A "lava jato" e ações correlatas atingiram a esfera de poder político do país. Houve inegavelmente a desconstrução de muitos estigmas jurídicos que acobertavam desmandos, baseado em forte desenvolvimento teórico. A prevalecer o entendimento combatido, nulidades de atos já praticados em desacordo à estranha decisão da suprema corte podem anular decisões importantes. Excessos, que eu mesmo já critiquei com relação à "lava jato", não dão margem ao desrespeito à Constituição Federal pela corte que tem obrigação de guardá-la.

A alegação de que se manteve a jurisprudência da corte maior é mais um motivo de desprezo pelas mudanças interpretativas em termos de corrupção, como bem narrou o ministro Luiz Fux em suas sempre balizadas posições, no sentido de que as regras de competência da Justiça Eleitoral são absolutas, mas cingem-se a seu objeto e não a todo e qualquer crime com mera alegação de conexão.

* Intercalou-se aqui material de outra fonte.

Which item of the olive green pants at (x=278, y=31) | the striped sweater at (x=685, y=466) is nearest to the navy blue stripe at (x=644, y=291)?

À Justiça Eleitoral não faltará lisura. Não faltará competência de seus julgadores. Todavia, não há nenhuma chance de desenvolverem o trabalho até aqui implantado, por absoluta falta de estrutura e principalmente vocação.

A vocação constitucional da Justiça Eleitoral é para garantir eleições probas, e não desbaratar organizações criminosas.

A Constituição Federal sangrou com um ativismo judicial que poucas vezes acompanhei. Criou-se de forma transversa e verdadeira prerrogativa de função com base na atividade do criminoso político; ou melhor dizendo, “político criminoso”.

Não há cenário de alento futuro. Em pouco tempo haverá arrependimento dos homens sérios da Justiça por uma decisão desarrazoada. Tal matéria deveria ser discutida no âmbito das ações constitucionais em tese, e não em autos concretos sem a participação ativa das necessárias discussões do direito. A decisão do STF contribui para uma jurisprudência permissiva com a corrupção, compassiva com a parte da classe política que faz da corrupção seu combustível e que escraviza a República, comprometendo o sucesso do país no cenário internacional. Indefensável.